- _Extracted data_
=-=-=
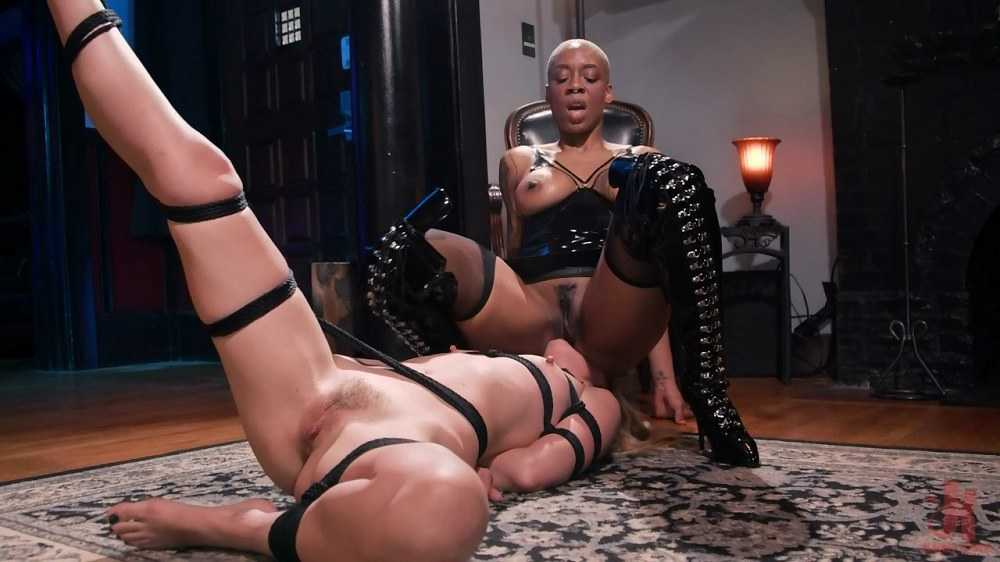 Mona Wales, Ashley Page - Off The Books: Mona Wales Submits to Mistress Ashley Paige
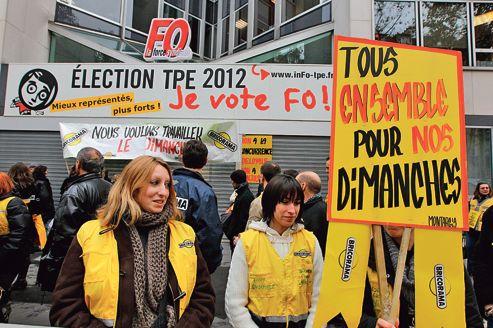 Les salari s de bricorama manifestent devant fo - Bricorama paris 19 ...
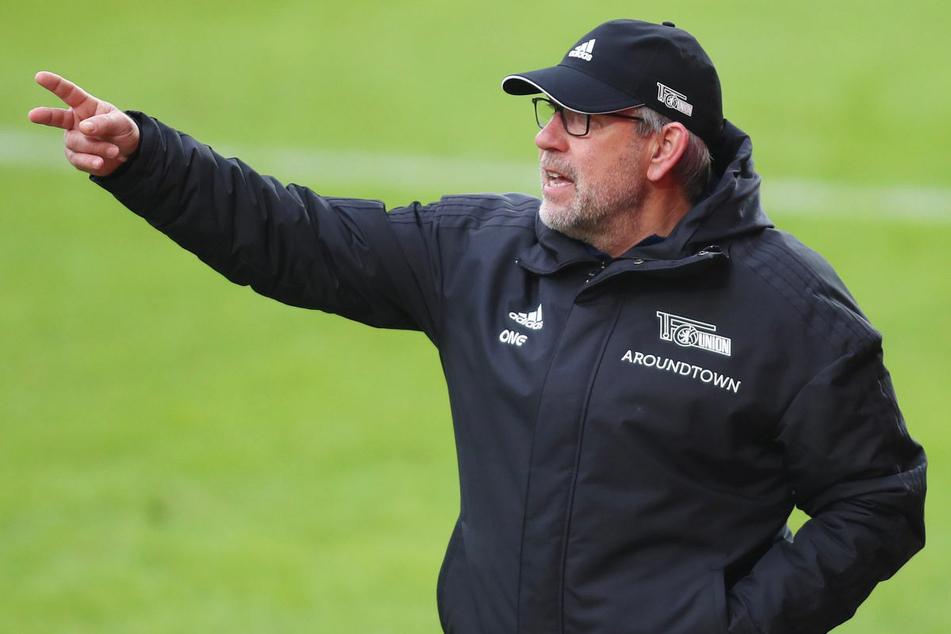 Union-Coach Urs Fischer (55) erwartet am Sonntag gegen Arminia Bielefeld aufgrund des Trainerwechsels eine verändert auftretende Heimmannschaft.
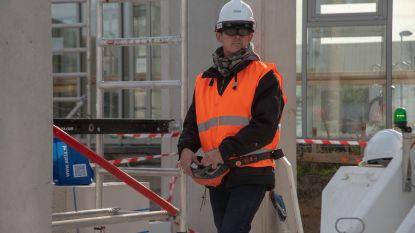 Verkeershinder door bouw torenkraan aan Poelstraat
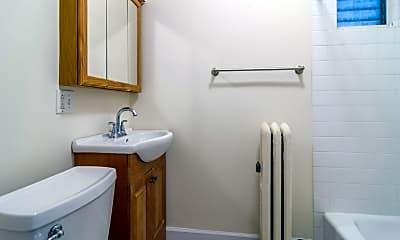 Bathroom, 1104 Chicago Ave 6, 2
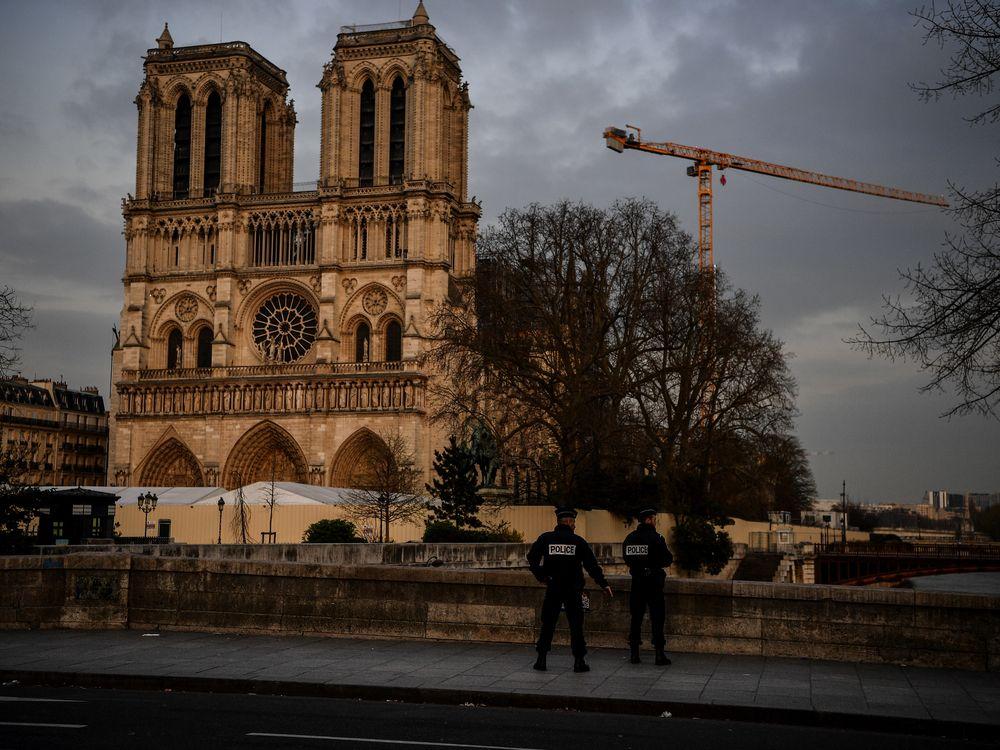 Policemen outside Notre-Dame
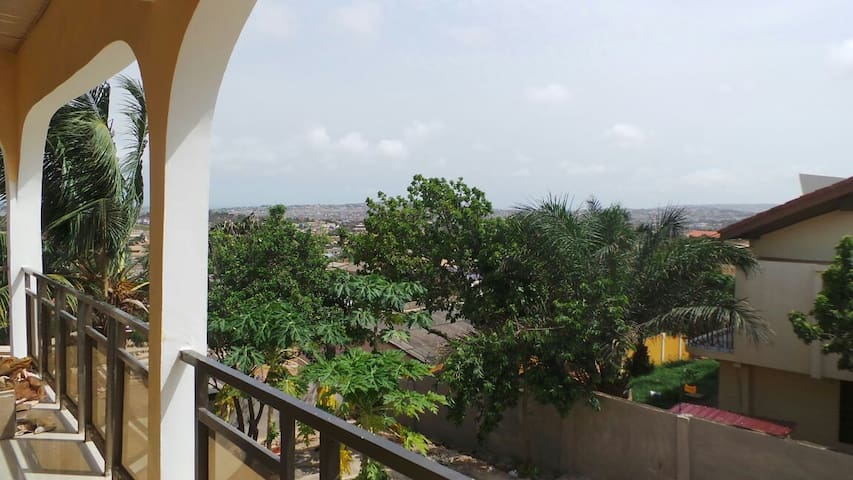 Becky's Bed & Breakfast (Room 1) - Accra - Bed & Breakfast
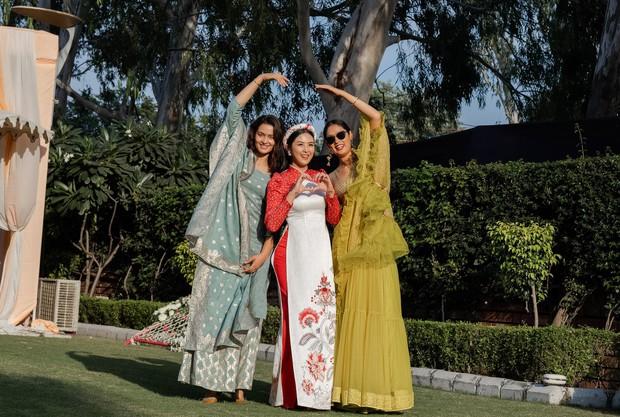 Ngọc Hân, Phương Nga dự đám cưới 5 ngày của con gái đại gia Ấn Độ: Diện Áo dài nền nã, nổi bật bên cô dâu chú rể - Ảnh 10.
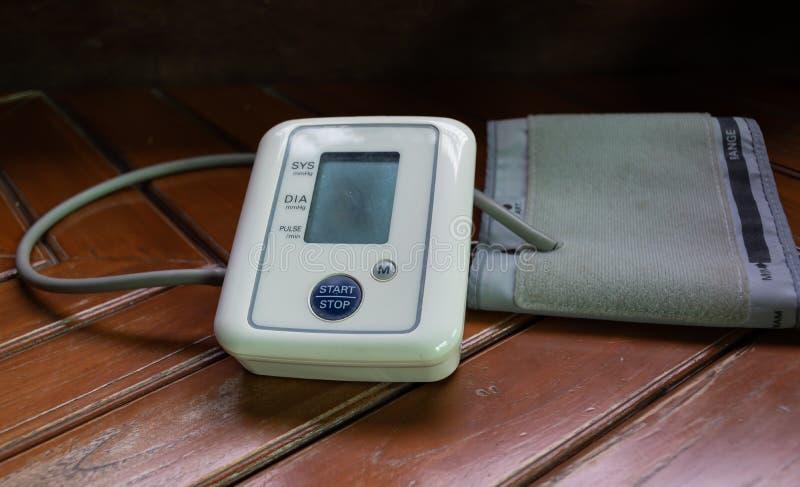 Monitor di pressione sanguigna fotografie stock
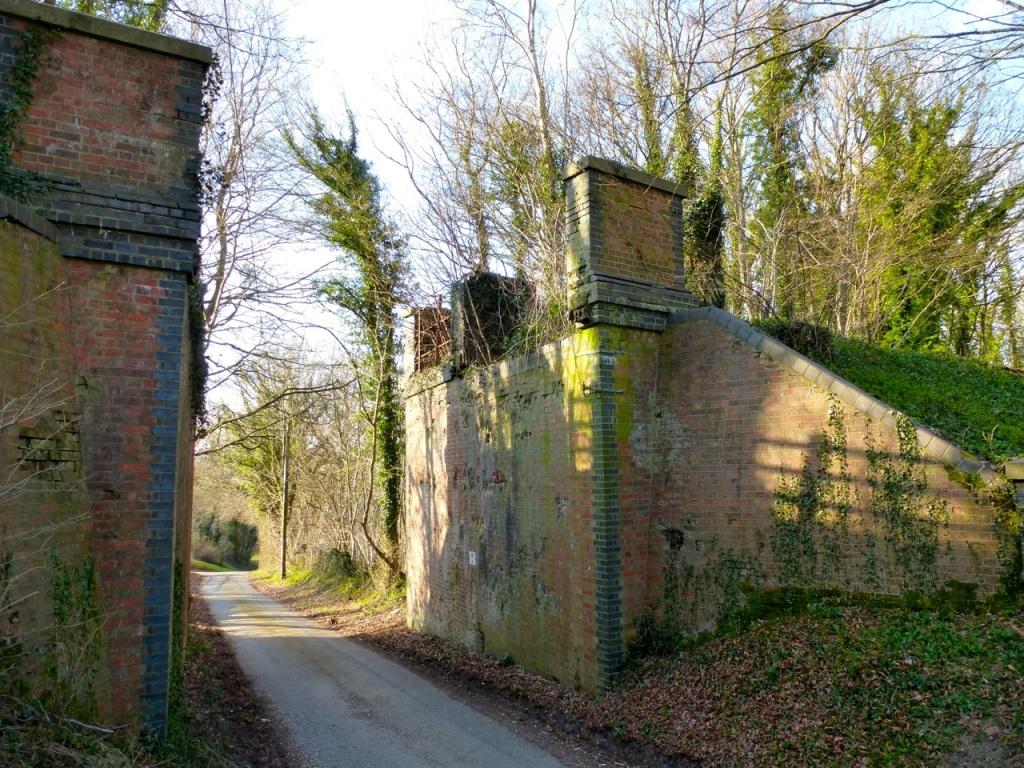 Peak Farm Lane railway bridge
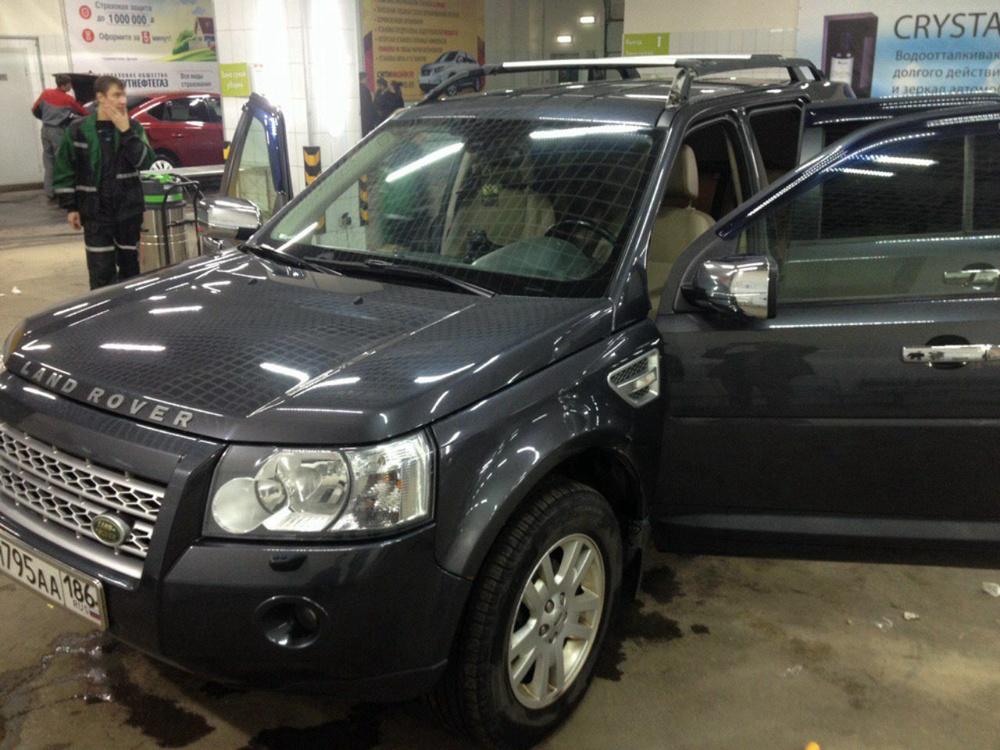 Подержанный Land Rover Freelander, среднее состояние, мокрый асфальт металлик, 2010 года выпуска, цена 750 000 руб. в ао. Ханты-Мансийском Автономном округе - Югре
=-=-=
- _What you have to do_
Once the line with "Les salari s" is found, output it and every line after it through the end of the listing, exactly, without pictures.

- _Answer area_
 Les salari s de bricorama manifestent devant fo - Bricorama paris 19 ...
 Union-Coach Urs Fischer (55) erwartet am Sonntag gegen Arminia Bielefeld aufgrund des Trainerwechsels eine verändert auftretende Heimmannschaft.
 Verkeershinder door bouw torenkraan aan Poelstraat
 Bathroom, 1104 Chicago Ave 6, 2
 Policemen outside Notre-Dame
 Becky's Bed & Breakfast (Room 1) - Accra - Bed & Breakfast
 Ngọc Hân, Phương Nga dự đám cưới 5 ngày của con gái đại gia Ấn Độ: Diện Áo dài nền nã, nổi bật bên cô dâu chú rể - Ảnh 10.
 Monitor di pressione sanguigna fotografie stock
 Peak Farm Lane railway bridge
 Подержанный Land Rover Freelander, среднее состояние, мокрый асфальт металлик, 2010 года выпуска, цена 750 000 руб. в ао. Ханты-Мансийском Автономном округе - Югре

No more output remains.